Fentanyl has legitimate medical uses as a painkiller, especially in emergency situations. One concern about the vaccine is that people who take it will lose this option for pain relief.
However, the antibodies created by vaccination do not bind to other opioids — such as morphine, oxycodone or methadone — or to other pain-relief options, Haile said. That means there are alternatives if people who get the vaccine need pain relief down the line.
The drug also does not interfere with buprenorphine, a drug used to treat opioid use disorder by reducing withdrawal symptoms and cravings. Haile said he and his team are currently testing the vaccine in combination with naltrexone, a non-opioid medication also used to block the effects of opioids in treatment of substance use.
In theory, it might be possible to take enough fentanyl to override the body’s supply of anti-fentanyl antibodies, Haile said. However, given that the vaccine blocks fentanyl’s euphoric effects, he expects people who want to quit will not be motivated to try to work around it.
“We want people who want to quit, want to not use the drug,” he said. “That will give them a chance to realize that they won’t get high from this drug and there is no use in taking it any longer.”
Who might benefit from the fentanyl vaccine?
Gage suggested that one market for the vaccine could be first responders concerned about accidental fentanyl exposure. (That concern has risen in recent years with the spread of misinformation about fentanyl.)
For clarity: if fentanyl gets on your skin via casual exposure — for example, if you touch an object that’s been exposed to the drug — it will not absorb through the skin. Meaningful absorption through the skin requires direct contact to the drug over hours or days. That said, if an EMT or police officer gets the drug on their hands and then touches their mouth or eyes, they could feel some of the drug’s analgesic, or pain-relieving, effects, Haile said.
The vaccine could also be “an extra tool in the toolset” for people with opioid use disorder, Gage said. Combining the vaccine with “robust” cognitive behavioral therapy, a type of talk therapy, and communal support could be “incredibly beneficial to people who are just looking for another lifeline to help themselves get better,” he said.
Finally, the vaccine could be beneficial for people who use less-deadly drugs — such as cocaine, stimulants or painkillers — that they buy on the black market. That’s because these drugs are increasingly cut with fentanyl, meaning people may overdose without even knowing they are taking the opioid.
“I had two close childhood friends who passed away from fentanyl overdose,” Gage said. “Neither of them were seeking it out.”

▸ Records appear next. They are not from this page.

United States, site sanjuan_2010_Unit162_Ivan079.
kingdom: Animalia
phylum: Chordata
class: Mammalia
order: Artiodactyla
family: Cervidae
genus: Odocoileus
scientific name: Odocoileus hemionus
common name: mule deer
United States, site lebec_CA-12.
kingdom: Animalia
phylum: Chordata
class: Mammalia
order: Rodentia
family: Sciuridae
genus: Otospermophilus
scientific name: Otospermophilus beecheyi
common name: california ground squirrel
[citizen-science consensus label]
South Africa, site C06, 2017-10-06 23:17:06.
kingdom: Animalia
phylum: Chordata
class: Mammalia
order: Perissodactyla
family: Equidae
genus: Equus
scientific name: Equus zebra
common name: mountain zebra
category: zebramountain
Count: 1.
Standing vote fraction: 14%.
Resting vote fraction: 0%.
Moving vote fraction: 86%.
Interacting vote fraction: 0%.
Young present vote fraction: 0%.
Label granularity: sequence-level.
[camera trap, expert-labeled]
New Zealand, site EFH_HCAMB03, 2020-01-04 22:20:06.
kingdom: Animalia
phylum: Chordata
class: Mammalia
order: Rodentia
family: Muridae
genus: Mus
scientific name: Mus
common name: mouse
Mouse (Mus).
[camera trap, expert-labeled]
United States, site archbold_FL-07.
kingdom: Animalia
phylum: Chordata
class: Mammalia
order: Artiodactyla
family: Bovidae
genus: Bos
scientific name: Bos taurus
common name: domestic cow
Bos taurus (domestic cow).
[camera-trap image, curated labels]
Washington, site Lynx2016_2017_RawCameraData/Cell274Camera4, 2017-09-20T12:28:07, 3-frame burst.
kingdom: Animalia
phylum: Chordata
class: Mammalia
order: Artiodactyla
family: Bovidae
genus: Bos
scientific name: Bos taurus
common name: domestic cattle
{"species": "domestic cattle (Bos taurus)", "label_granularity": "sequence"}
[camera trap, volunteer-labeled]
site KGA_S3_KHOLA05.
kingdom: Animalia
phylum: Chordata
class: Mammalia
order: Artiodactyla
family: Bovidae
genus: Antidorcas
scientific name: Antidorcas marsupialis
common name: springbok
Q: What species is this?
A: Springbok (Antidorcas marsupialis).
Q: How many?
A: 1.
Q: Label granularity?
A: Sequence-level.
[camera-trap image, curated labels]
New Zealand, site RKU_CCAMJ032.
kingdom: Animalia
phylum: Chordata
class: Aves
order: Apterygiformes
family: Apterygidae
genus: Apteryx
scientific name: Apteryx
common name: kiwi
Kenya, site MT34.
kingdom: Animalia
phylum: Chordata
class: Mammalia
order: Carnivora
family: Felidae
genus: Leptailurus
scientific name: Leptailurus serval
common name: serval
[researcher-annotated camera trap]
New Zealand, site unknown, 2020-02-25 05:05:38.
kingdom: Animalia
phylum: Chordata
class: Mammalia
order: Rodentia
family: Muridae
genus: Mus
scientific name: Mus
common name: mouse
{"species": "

Over 48,000 people are estimated to have died of opioid overdoses in 2024 in the U.S., according to provisional data. Perhaps due to this high death toll, early research suggests that people with personal experience with opioid use disorder and the general public alike view a possible anti-fentanyl vaccine positively. Time will tell how the new vaccine will perform in human trials, but if eventually approved, it could be a first-of-its-kind tool against overdose deaths.
This article is for informational purposes only and is not meant to offer medical advice.